In più, precisamente dagli stretti lavoro e confronto continui tra il Ghisalberti e il compositore, il capolavoro goldoniano de’ La locandiera prende perfetta forma di commedia lirica in ambientazioni e personaggi. «Levare per mettere» dice il librettista.
Così, sullo sfondo d’un’ambientazione fiorentina, popolare, gentile e fresca, con le sue stornellate, gli spazi lasciati dalla riduzione a libretto permettono il fiorire della melodia e si riempiono di quel colore partenopeo, della sua teatralità fresca e schietta, tipica della canzone napoletana.
In egual misura, dal confronto, Mario va a comporre una scrittura musicale che: fa da sfondo alle ambientazioni; accompagna, illustra e sostiene l’azione; evoca e prepara l’entrata dei personaggi, oltre a seguirne il cambiamento della psicologia, la disposizione emotiva, le riflessioni.
Per esempio, ne’ La Morenita l’allontanamento della pattuglia in scena viene sostenuto da un morendo dell’orchestra che si chiude sulla battuta di Juanito.
Altrettanto, ne’ La bisbetica domata, battute brevi, vivaci e concise contrassegnano il dialogo tra i due pretendenti di Bianca e tutta la scrittura musicale di Caterina è caratterizzata da un andamento nervoso di semicrome per supportare e significare il suo carattere bisbetico.
Infatti, Persico cuce la musica letteralmente addosso alle situazioni e ai personaggi.
La partitura è aderente e fedele ai testi fortificandone il senso e contestualmente esprime e valorizza la parte interiore dei personaggi. Parola e musica divengono un’unità perfetta e il soggetto vive a tutto tondo. Questa sincronia raggiunge l’apice del sublime ne’ La Locandiera con un lavoro d’estenuante cesello.

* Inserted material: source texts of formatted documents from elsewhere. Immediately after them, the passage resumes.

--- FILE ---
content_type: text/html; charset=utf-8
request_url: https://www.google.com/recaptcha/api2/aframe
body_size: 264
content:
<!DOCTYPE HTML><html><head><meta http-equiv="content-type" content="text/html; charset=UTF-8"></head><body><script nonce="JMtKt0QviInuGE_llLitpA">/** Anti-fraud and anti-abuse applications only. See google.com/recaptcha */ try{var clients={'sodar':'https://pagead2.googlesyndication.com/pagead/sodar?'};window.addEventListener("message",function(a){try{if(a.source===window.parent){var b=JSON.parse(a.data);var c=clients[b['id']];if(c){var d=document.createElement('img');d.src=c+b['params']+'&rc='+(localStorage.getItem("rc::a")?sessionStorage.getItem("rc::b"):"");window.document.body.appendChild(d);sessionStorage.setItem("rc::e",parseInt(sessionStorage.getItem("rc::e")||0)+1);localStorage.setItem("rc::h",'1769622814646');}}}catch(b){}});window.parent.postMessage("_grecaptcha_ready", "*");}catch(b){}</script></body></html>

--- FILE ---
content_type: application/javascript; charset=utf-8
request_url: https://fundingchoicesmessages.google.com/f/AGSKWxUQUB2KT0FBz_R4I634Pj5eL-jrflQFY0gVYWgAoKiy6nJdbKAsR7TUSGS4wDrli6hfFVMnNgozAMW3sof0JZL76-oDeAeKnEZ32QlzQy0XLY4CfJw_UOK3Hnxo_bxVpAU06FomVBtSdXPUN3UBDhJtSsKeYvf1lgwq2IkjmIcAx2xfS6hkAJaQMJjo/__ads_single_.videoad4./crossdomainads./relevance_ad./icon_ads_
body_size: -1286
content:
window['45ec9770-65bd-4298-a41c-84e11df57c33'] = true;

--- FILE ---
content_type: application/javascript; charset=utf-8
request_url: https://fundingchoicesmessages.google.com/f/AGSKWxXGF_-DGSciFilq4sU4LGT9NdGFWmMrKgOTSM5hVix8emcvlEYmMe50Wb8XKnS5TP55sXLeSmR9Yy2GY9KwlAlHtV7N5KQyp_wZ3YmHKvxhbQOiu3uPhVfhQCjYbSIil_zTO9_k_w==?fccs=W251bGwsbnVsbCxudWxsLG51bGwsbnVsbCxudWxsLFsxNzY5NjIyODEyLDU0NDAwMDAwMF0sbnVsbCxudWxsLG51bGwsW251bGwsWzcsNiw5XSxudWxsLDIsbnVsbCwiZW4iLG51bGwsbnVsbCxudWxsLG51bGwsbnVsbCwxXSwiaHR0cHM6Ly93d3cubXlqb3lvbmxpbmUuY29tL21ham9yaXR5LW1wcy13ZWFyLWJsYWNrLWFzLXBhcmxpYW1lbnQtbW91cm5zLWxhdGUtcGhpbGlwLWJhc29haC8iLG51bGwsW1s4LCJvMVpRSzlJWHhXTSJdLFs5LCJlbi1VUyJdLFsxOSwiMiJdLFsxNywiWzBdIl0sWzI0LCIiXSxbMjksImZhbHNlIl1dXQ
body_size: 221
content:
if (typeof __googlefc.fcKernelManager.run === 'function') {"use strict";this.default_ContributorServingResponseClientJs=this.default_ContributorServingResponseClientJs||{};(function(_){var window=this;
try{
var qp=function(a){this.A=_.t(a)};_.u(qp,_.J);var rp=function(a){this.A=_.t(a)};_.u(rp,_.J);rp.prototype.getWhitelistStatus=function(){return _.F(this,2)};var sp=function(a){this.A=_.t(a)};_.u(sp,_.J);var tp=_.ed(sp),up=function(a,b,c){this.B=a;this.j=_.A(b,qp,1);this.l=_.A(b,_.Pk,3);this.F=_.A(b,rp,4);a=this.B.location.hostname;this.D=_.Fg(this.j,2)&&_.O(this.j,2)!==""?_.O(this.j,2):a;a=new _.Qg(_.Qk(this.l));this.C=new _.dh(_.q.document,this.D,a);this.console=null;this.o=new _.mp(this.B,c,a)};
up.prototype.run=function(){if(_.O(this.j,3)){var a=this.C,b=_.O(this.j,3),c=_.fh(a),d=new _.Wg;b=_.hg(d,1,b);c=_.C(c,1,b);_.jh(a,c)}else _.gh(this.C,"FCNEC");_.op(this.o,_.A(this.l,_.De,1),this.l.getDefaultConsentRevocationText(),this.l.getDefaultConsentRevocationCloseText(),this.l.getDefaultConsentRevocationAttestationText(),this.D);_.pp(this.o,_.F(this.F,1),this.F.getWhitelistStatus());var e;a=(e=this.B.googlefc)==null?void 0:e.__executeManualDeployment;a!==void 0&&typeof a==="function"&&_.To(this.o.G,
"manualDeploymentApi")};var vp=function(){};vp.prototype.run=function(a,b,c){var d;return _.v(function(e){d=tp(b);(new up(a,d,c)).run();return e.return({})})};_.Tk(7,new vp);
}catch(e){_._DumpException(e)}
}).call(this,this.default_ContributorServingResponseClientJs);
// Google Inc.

Qui, va sottolineato che la bravura di Luca Lupoli di descrivere tutto questo, con dettagli di pregio, quasi materializzi le opere liriche e si abbia la netta sensazione di vederle e sentirle realmente. Seppur, il consiglio dell’autore e anche il mio sia quello di far seguire l’ascolto alla lettura.
In conclusione, ritengo che Mario Persico e la sua produzione operistica sia un testo notevole e molto piacevole che mi sento di consigliare, come scritto in incipit, a prescindere dall’educazione musicale.